El progreso hacia este nuevo paradigma ya ha comenzado, gracias a un nuevo
enfoque llamado One Health (Una Salud), que considera la salud humana en el
contexto de la salud de la vida silvestre, el ganado y los ecosistemas. Como
enfoque teórico, One Health ha sido respaldado por la OMS junto con una
amplia gama de organismos de alto nivel en salud pública y medicina
veterinaria. También se ha puesto en práctica, de manera más limitada. Tras
un brote de gripe aviar en 2005, la USAID lo utilizó para poner en marcha el
programa Predict, que pretendía identificar los virus que podían pasar de
los animales a los seres humanos. La Alianza EcoHealth, con sede en la
ciudad de Nueva York, utilizó el método One Health para descubrir un
reservorio del virus del SARS en murciélagos, lo que abrió nuevas vías para
comprender los coronavirus que afectan a los seres humanos. Y en los Países
Bajos, se ha utilizado para hacer frente a la propagación de patógenos
resistentes a los antibióticos en las personas, abordando el uso de
antibióticos en el ganado.



Estos esfuerzos, aún incipientes, podrían ir mucho más lejos para abordar
los fenómenos sociales, políticos y ambientales que impulsan la aparición de
enfermedades infecciosas, pero, sin embargo, ya están siendo objeto de
ataques. La administración Trump canceló el programa Predicto en 2019 y
recientemente retiró los fondos del gobierno para EcoHealth Alliance. Aún
así, hay señales de que los políticos comienzan a ver el valor del enfoque.
Justo el año pasado, se introdujo en el Congreso (de los EEUU) una
legislación bipartidista para establecer un marco nacional de One Health
para prevenir y responder a los brotes de enfermedades.

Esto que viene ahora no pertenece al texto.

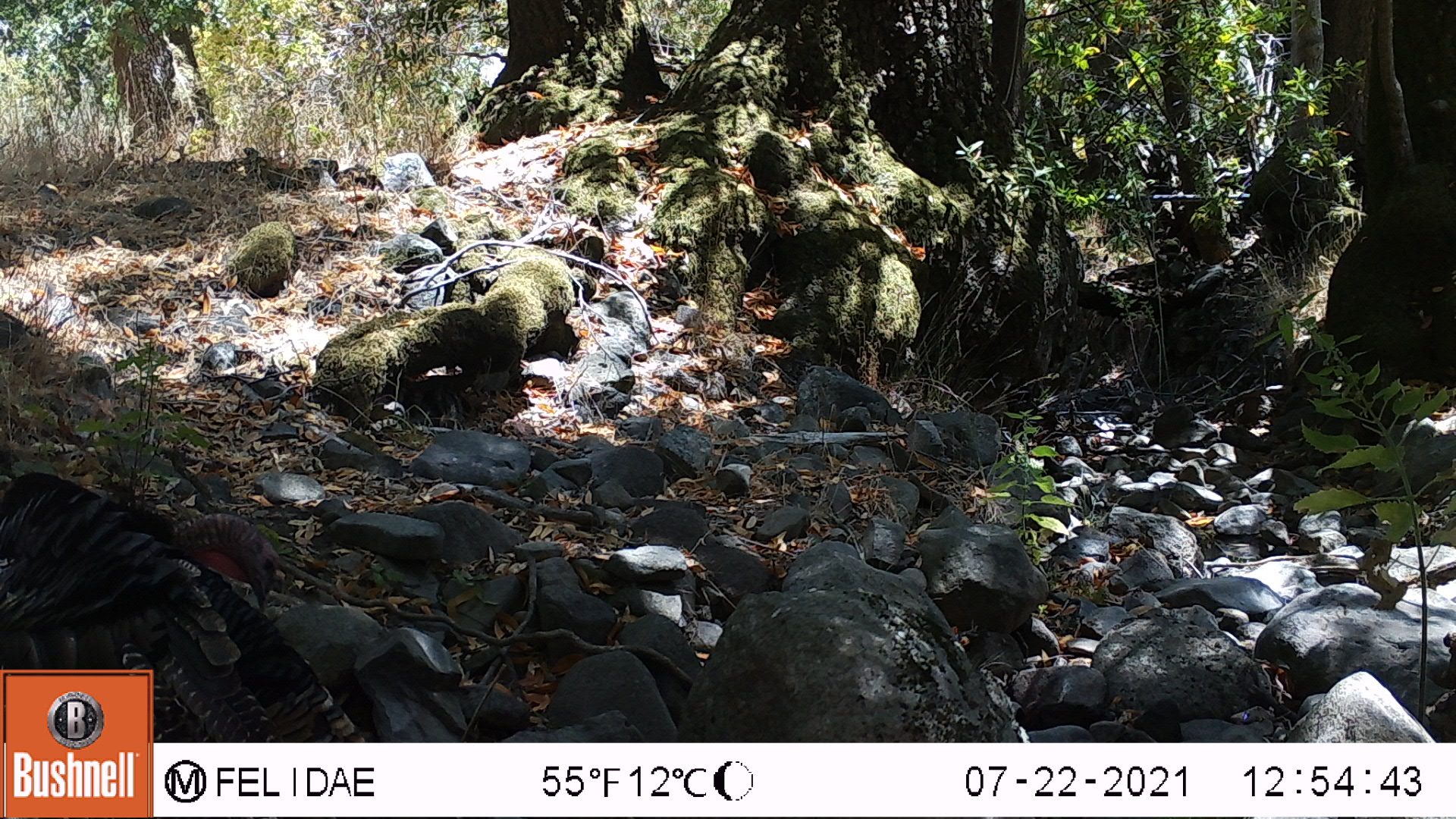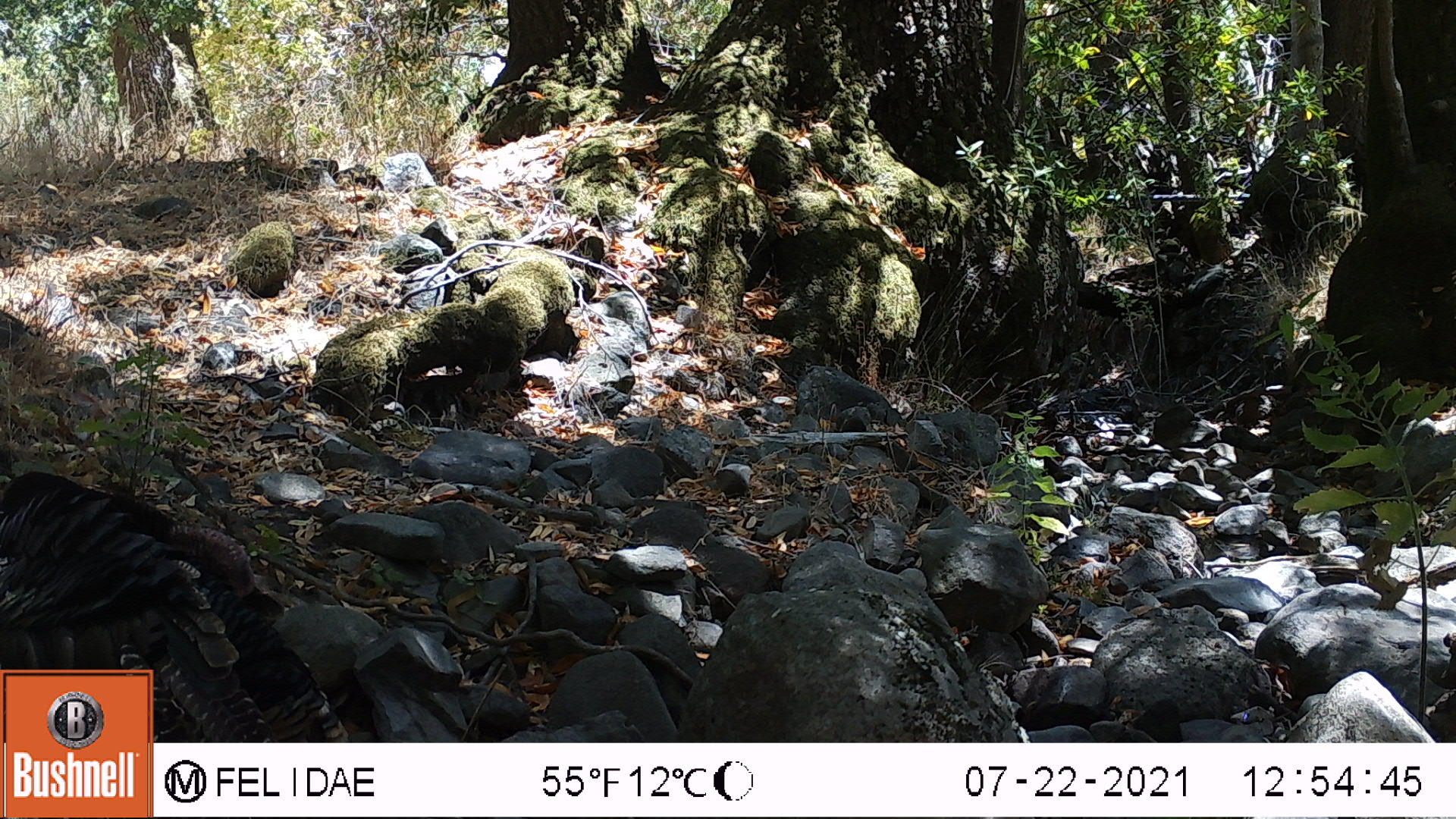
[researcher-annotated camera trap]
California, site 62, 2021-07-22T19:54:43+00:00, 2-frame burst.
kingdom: Animalia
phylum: Chordata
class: Aves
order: Galliformes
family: Phasianidae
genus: Meleagris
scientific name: Meleagris gallopavo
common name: turkey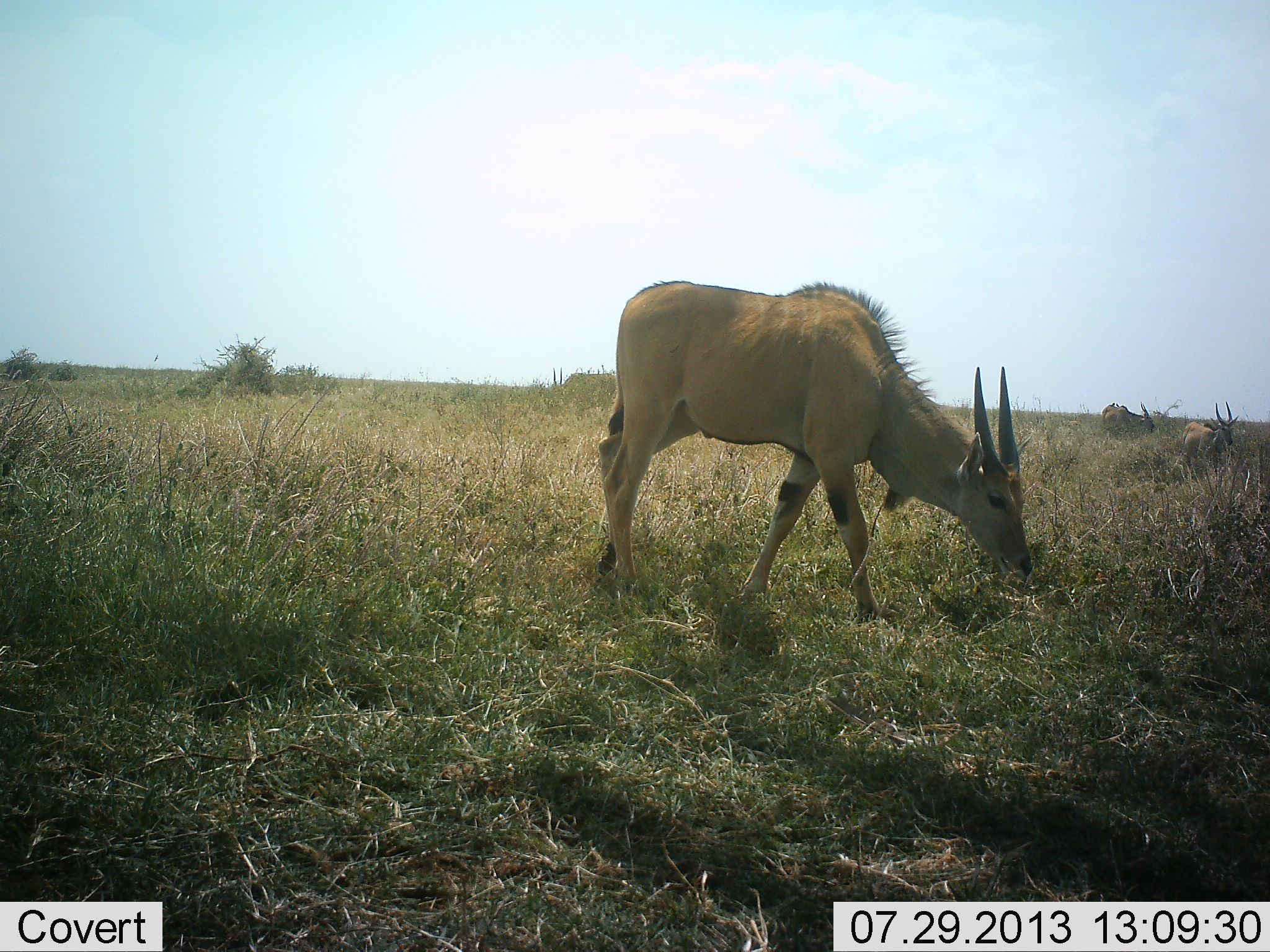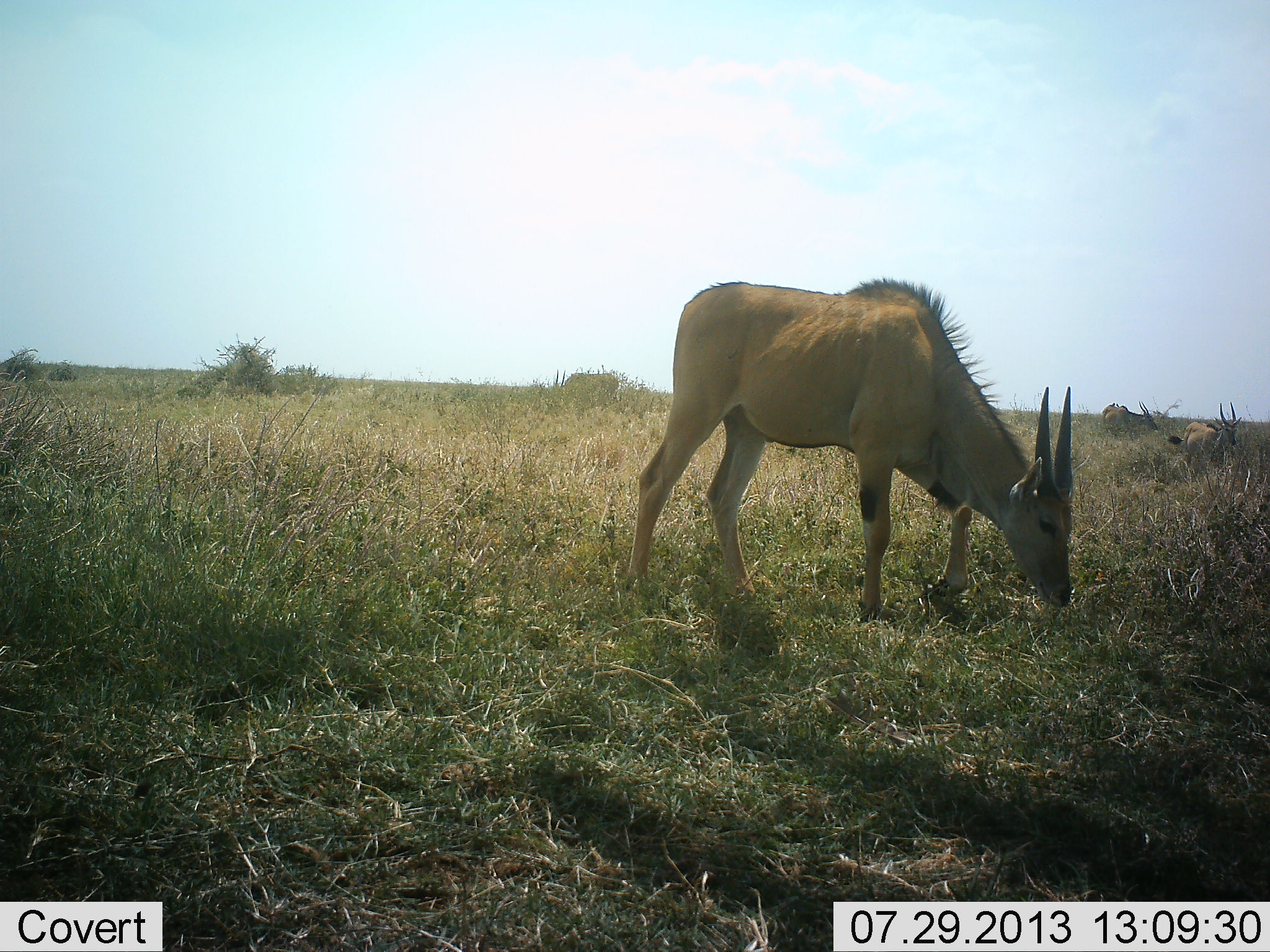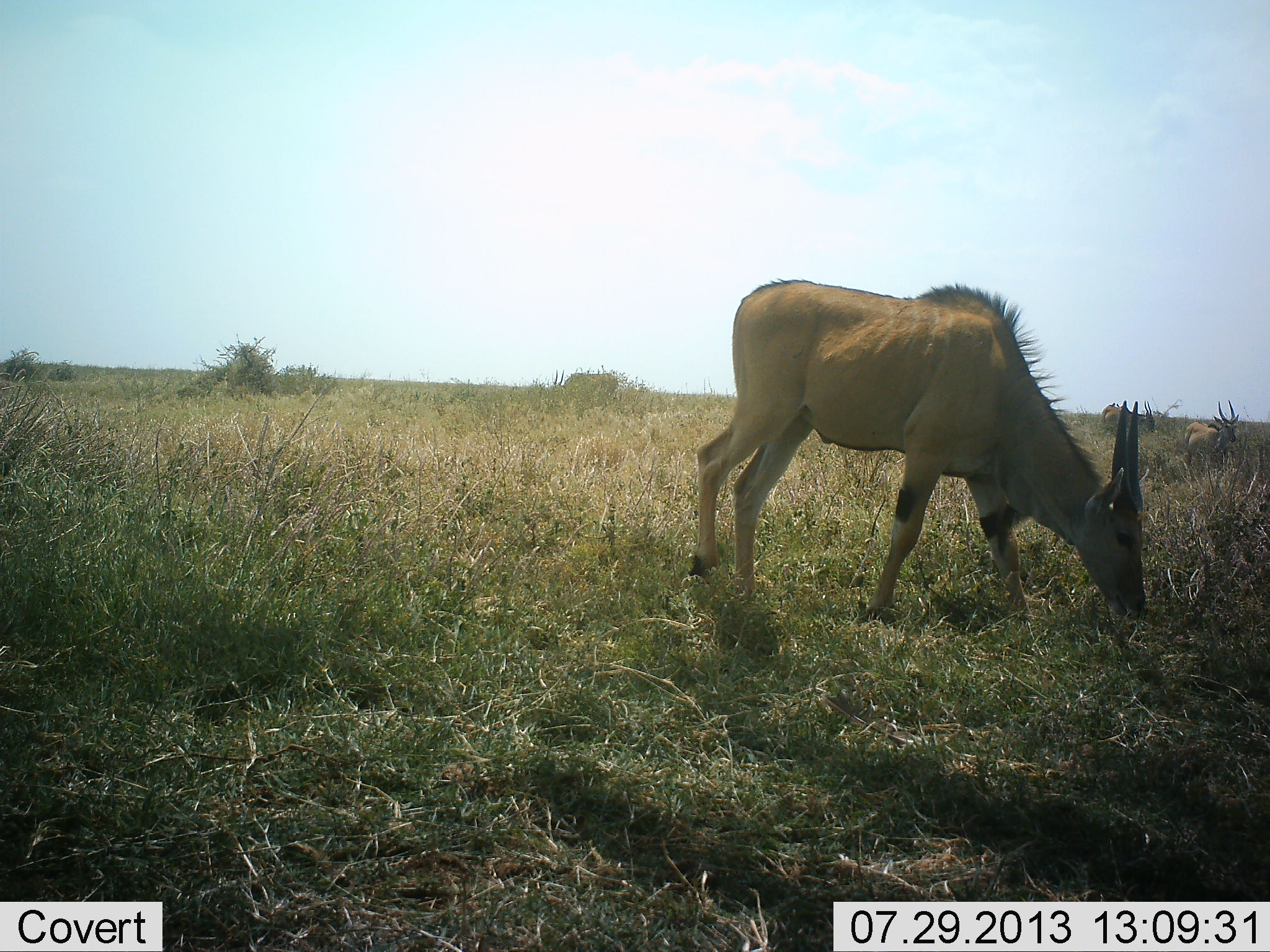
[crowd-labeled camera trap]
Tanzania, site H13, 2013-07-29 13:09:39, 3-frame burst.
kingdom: Animalia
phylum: Chordata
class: Mammalia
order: Artiodactyla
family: Bovidae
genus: Tragelaphus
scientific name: Tragelaphus oryx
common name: eland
Eland (Tragelaphus oryx), count 3. Behavior (volunteer vote fractions): standing 26%, resting 0%, moving 37%, interacting 0%. Young present (vote fraction): 0%. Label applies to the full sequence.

Podemos escribir una nueva historia para esta pandemia y las siguientes.
Debemos hacerlo si esperamos sobrevivir a un futuro marcado por los brotes.
En esta nueva historia, el otro microbiano se desvanecerá en este contexto
de fondo, y la naturaleza de nuestras relaciones entre nosotros y el medio
ambiente reclamará el primer plano. En lugar de ser las víctimas pasivas de
los invasores microbianos, podemos emerger como los creadores de nuestro
propio destino, y reconstruir el mundo pospandémico de nuevo.



* Sonia Shah es periodista científica y autora de PANDEMIC: Tracking
Contagion from Cholera to Ebola and Beyond (PANDEMIA: Siguiendo el contagio
las enfermedades más letales del planeta, Capitan Swing, 2020).